_Exercise aim_.
Report every line in the records below that contains the string "hand". Case counts.

_Record list_.
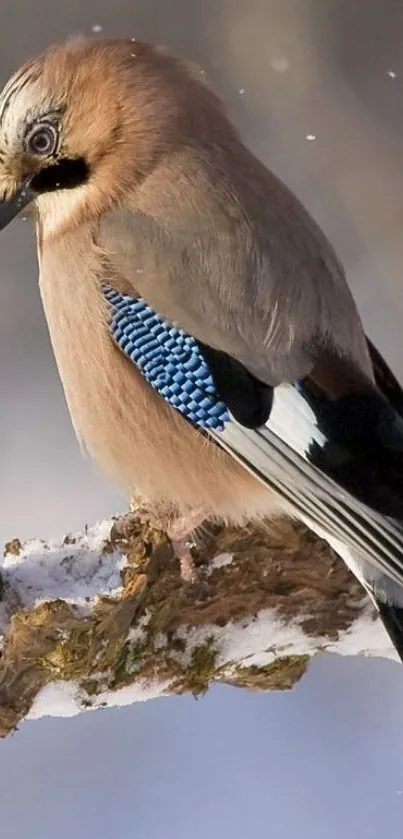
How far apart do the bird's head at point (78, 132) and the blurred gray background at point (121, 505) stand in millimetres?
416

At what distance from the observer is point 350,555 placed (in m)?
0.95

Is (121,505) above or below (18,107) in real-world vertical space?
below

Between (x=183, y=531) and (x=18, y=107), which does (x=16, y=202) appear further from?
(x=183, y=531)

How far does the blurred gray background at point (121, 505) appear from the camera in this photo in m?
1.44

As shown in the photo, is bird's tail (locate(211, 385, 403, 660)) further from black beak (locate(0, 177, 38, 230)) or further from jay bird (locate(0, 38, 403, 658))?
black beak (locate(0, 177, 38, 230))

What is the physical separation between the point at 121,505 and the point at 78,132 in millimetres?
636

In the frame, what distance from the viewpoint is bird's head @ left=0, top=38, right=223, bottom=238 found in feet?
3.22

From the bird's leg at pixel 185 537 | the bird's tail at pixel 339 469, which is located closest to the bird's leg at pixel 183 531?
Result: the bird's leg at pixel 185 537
* * *
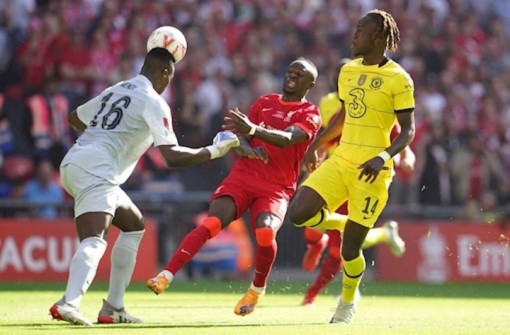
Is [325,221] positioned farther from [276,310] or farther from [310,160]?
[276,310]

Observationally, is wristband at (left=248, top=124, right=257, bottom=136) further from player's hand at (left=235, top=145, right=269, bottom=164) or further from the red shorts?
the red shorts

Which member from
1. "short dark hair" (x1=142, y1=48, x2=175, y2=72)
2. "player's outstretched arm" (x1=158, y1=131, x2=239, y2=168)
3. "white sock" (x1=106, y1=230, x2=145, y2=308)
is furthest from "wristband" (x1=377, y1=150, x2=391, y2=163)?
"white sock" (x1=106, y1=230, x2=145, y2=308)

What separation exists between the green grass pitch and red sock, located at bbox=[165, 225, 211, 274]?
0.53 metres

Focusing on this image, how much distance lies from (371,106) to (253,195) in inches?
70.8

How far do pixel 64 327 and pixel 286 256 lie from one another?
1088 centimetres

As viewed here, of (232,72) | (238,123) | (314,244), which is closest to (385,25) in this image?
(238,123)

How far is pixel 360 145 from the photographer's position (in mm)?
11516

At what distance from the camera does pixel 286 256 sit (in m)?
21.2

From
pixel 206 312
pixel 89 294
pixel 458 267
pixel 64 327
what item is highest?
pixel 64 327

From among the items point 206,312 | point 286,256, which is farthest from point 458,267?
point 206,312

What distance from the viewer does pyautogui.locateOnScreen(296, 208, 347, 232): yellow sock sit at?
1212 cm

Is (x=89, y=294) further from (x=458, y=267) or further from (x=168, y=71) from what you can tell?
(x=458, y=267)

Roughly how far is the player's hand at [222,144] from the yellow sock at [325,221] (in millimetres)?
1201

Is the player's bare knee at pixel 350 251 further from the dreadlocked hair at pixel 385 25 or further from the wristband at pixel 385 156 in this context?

_Final result_.
Observationally, is wristband at (left=248, top=124, right=257, bottom=136) further from player's hand at (left=235, top=145, right=269, bottom=164) or further from the red shorts?
Roughly how far is the player's hand at [222,144] from the yellow sock at [325,221] (in millimetres)?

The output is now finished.